Com esses princípios de esperança, Morin nos desenha o quadro de uma "nova política humanista de saúde pública" e de "saúde terrestre" na qual todos, mesmo provenientes de "horizontes diferentes", podemos ser envolvidos ao apoiar um projeto semelhante e nos tornarmos, nos contextos em que atuamos, "restauradores da esperança"; dessa forma, podemos estabelecer as bases de uma nova visão de mundo, sujeita a resultados entrópicos, sem poder escapar, mais cedo ou mais tarde, ao "segundo princípio da termodinâmica: a inexorável desintegração". Neste volume breve e ágil, fruto da sabedoria acumulada ao longo de um século de vida por parte de um pensador sempre atento às questões deste mundo e às suas 'agonias', como diria Pierre Teilhard de Chardin, podemos encontrar migalhas de esperança que podem servir como linfa vital para todos nós que nos vemos obrigados a fazer escolhas radicais, sem mais adiamentos, sob pena de nossa própria sobrevivência.

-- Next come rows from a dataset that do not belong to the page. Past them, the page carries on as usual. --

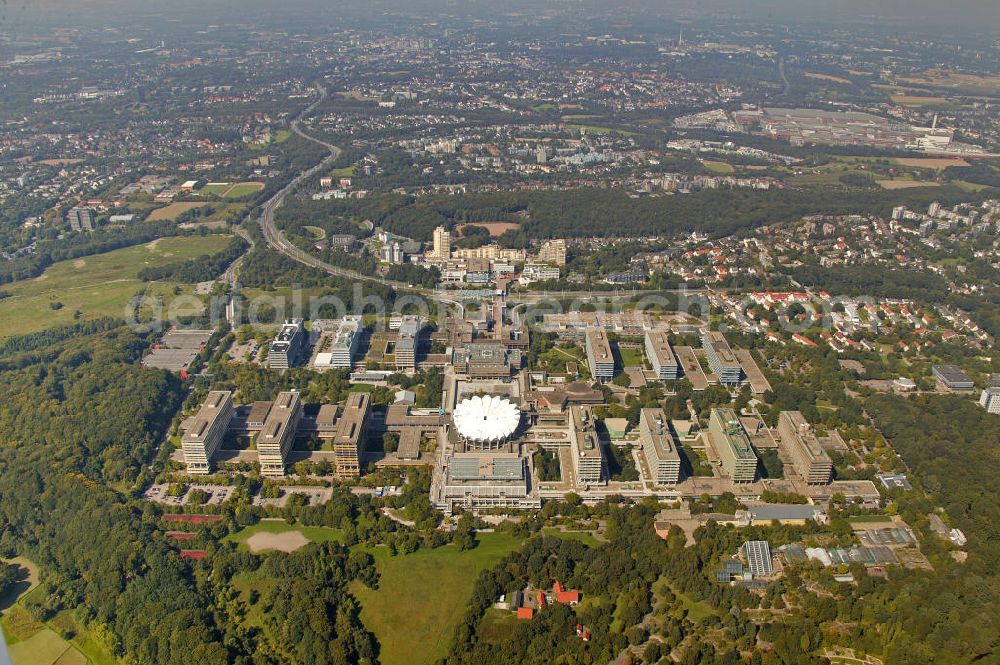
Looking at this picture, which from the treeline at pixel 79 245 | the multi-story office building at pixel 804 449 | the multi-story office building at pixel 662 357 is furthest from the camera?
the treeline at pixel 79 245

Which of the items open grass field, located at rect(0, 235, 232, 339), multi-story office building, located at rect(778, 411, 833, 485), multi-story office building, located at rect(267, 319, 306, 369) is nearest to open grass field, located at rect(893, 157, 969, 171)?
multi-story office building, located at rect(778, 411, 833, 485)

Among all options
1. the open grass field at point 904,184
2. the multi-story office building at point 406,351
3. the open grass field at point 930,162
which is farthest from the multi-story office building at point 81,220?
the open grass field at point 930,162

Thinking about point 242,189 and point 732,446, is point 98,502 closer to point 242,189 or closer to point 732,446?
point 732,446

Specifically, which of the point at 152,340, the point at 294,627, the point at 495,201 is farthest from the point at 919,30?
the point at 294,627

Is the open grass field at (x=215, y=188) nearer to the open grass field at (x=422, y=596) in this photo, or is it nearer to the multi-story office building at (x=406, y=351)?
the multi-story office building at (x=406, y=351)

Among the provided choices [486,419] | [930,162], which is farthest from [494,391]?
[930,162]

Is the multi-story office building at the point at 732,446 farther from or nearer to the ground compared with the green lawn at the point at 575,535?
farther from the ground
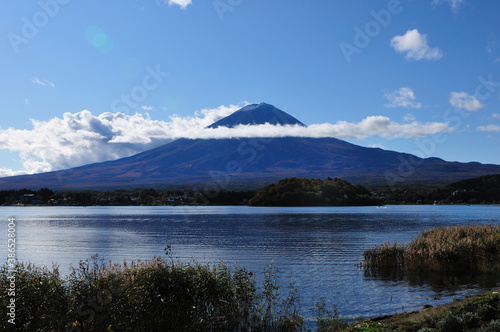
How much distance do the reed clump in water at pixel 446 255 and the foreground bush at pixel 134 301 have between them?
1720 cm

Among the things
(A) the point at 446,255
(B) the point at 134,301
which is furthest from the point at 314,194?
(B) the point at 134,301

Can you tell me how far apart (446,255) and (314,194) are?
152510 mm

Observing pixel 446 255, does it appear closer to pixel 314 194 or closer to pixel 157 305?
pixel 157 305

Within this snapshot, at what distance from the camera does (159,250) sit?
153ft

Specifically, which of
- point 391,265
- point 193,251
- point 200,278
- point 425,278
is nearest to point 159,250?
point 193,251

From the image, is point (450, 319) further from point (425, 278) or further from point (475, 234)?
point (475, 234)

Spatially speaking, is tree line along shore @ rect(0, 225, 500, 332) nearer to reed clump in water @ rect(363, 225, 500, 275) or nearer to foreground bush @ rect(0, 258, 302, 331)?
foreground bush @ rect(0, 258, 302, 331)

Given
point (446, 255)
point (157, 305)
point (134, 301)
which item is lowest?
point (446, 255)

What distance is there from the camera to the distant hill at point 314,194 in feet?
598

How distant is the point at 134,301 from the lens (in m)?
14.3

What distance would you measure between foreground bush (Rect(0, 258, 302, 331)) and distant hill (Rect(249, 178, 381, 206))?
546 ft

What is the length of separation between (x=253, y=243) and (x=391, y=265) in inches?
916

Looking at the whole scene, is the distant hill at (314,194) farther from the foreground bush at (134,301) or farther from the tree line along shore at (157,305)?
the foreground bush at (134,301)

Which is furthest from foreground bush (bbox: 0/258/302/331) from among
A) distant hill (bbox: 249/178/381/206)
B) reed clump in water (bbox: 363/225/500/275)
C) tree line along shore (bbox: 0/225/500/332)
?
distant hill (bbox: 249/178/381/206)
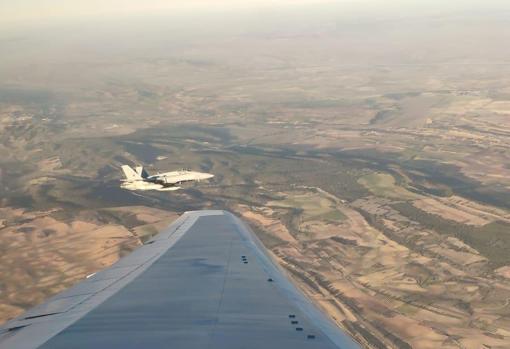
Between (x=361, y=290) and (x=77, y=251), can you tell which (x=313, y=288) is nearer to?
(x=361, y=290)

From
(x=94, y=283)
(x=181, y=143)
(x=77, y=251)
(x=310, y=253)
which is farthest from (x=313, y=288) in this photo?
(x=181, y=143)

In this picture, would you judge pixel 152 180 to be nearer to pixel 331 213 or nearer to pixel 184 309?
pixel 331 213

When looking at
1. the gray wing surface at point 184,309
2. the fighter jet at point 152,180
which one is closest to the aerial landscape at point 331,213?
the fighter jet at point 152,180

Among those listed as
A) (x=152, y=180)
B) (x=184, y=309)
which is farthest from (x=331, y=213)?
(x=184, y=309)

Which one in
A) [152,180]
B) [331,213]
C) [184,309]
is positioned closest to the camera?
[184,309]

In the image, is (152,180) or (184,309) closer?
(184,309)

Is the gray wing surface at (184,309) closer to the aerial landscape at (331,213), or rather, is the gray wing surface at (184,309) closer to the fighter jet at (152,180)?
the aerial landscape at (331,213)

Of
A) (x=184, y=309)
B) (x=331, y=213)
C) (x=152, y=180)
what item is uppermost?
(x=184, y=309)

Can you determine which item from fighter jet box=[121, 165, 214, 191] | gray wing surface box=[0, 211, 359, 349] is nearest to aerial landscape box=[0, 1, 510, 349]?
fighter jet box=[121, 165, 214, 191]

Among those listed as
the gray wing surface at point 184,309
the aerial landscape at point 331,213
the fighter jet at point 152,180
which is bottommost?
the aerial landscape at point 331,213

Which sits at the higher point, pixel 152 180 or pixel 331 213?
pixel 152 180
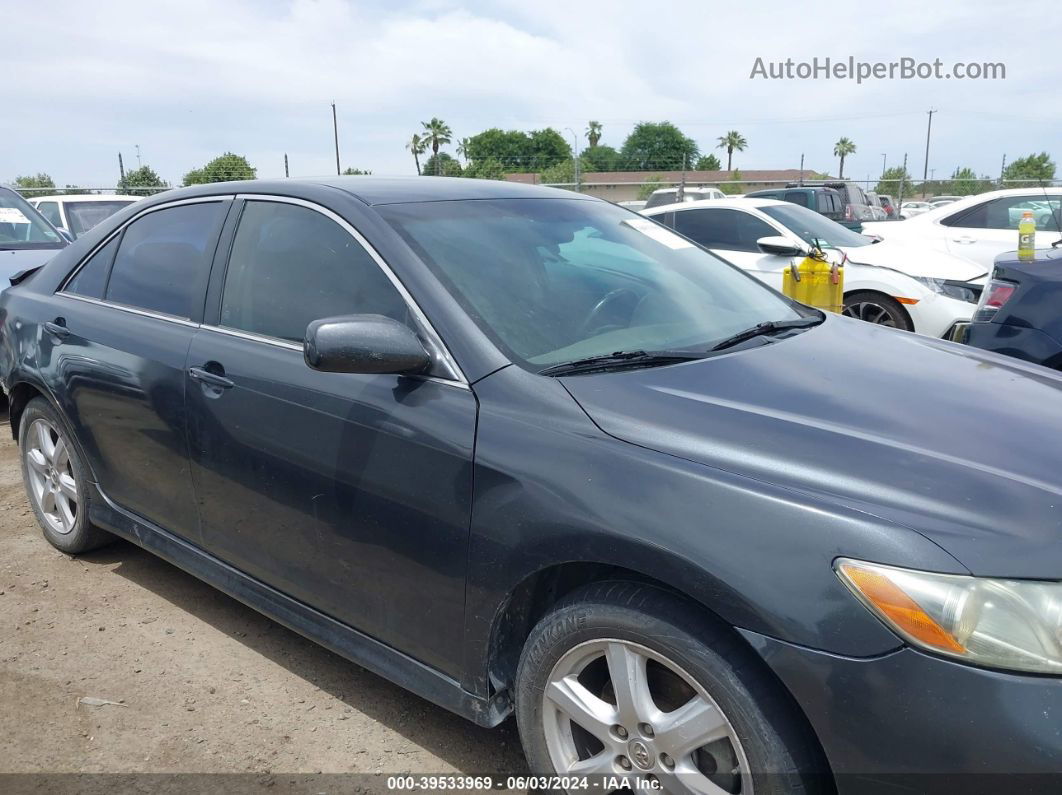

Esses dois textos, I miei filosofi e Svegliamoci!, portanto, apesar de terem intenções diferentes, devem fazer parte integrante de nosso repertório cultural para enfrentar os desafios complexos que nos aguardam, uma vez que temos a responsabilidade de carregar "dentro de nós o cosmos, o mundo físico-químico, o mundo vivo", mesmo que soframos com o fato de "ao mesmo tempo estarmos separados de nosso pensamento, de nossa consciência, de nossa cultura". E para Morin, seguindo as preciosas indicações de Montaigne, cabe a nós reconhecer que, embora sejamos "indivíduos separados, levamos, no entanto, dentro de nós a forma completa da condição humana". Retorna, com outras palavras, mais uma vez, o apelo de Simone Weil para "não mentir sobre o real" e para nos fazer entender que, como seres humanos, não temos muito poder, mas "muita, muita responsabilidade".